**The problem**
From the line containing "United States, site lebec_CA-44." down to the last line of the records below, restate each line word for word and leave out the rest.

**Provided records**
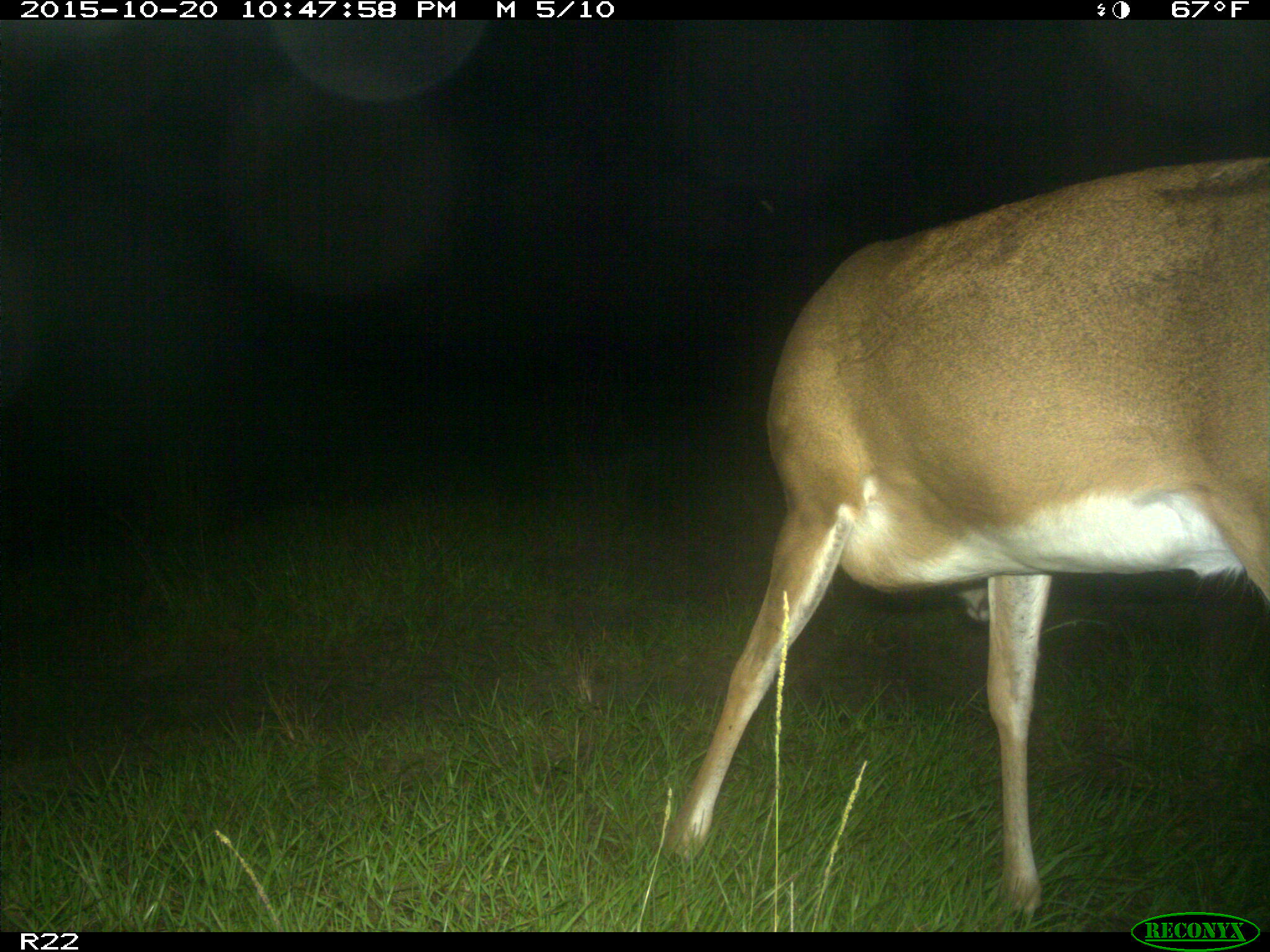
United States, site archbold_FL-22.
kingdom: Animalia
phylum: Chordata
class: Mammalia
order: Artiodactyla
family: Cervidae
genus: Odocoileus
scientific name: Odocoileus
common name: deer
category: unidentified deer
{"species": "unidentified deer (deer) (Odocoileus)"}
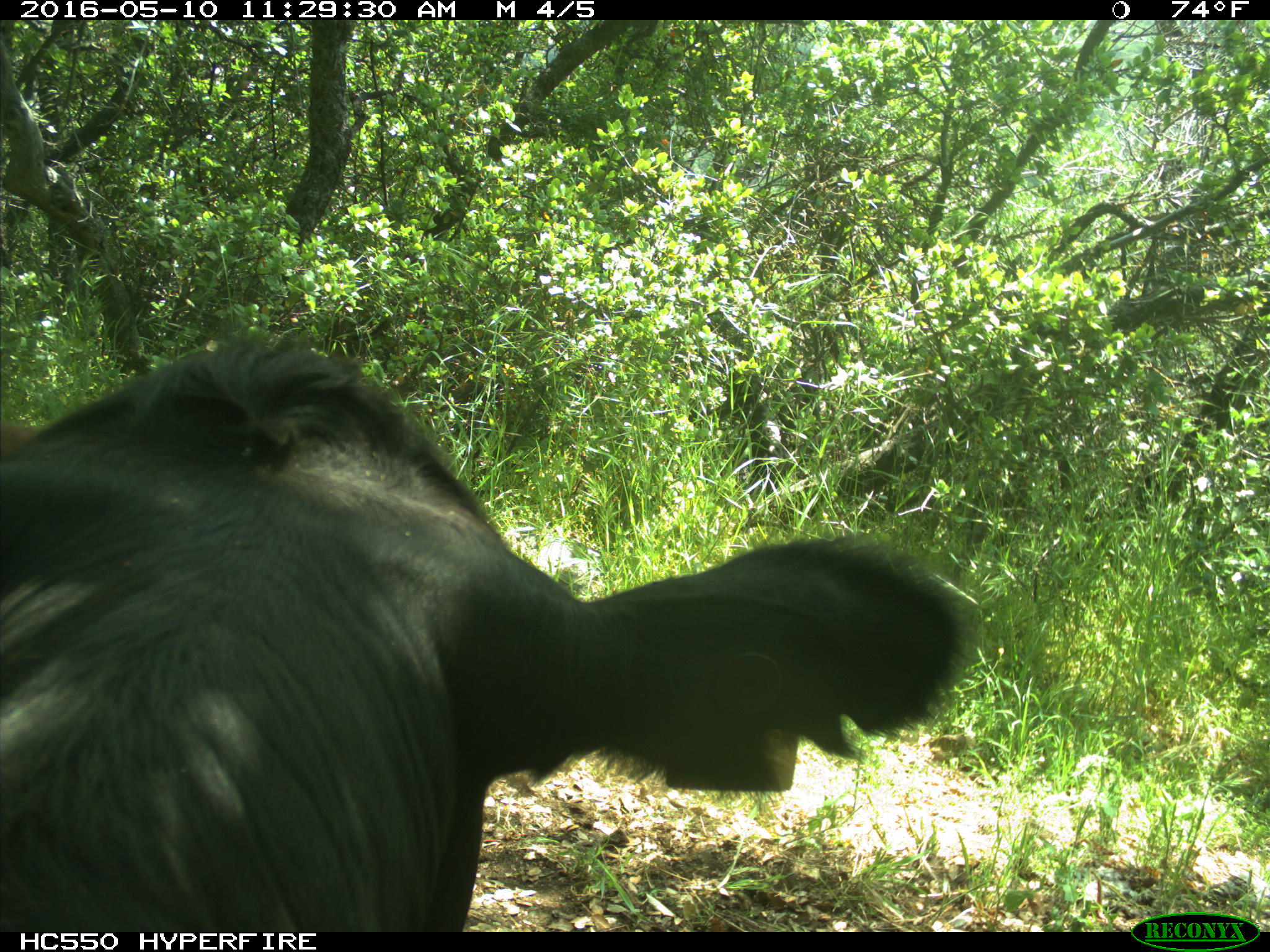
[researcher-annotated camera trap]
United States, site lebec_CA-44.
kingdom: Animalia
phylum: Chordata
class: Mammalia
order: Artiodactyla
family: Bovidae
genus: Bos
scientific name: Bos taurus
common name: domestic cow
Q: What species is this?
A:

**Written response**
United States, site lebec_CA-44.
kingdom: Animalia
phylum: Chordata
class: Mammalia
order: Artiodactyla
family: Bovidae
genus: Bos
scientific name: Bos taurus
common name: domestic cow
Q: What species is this?
A:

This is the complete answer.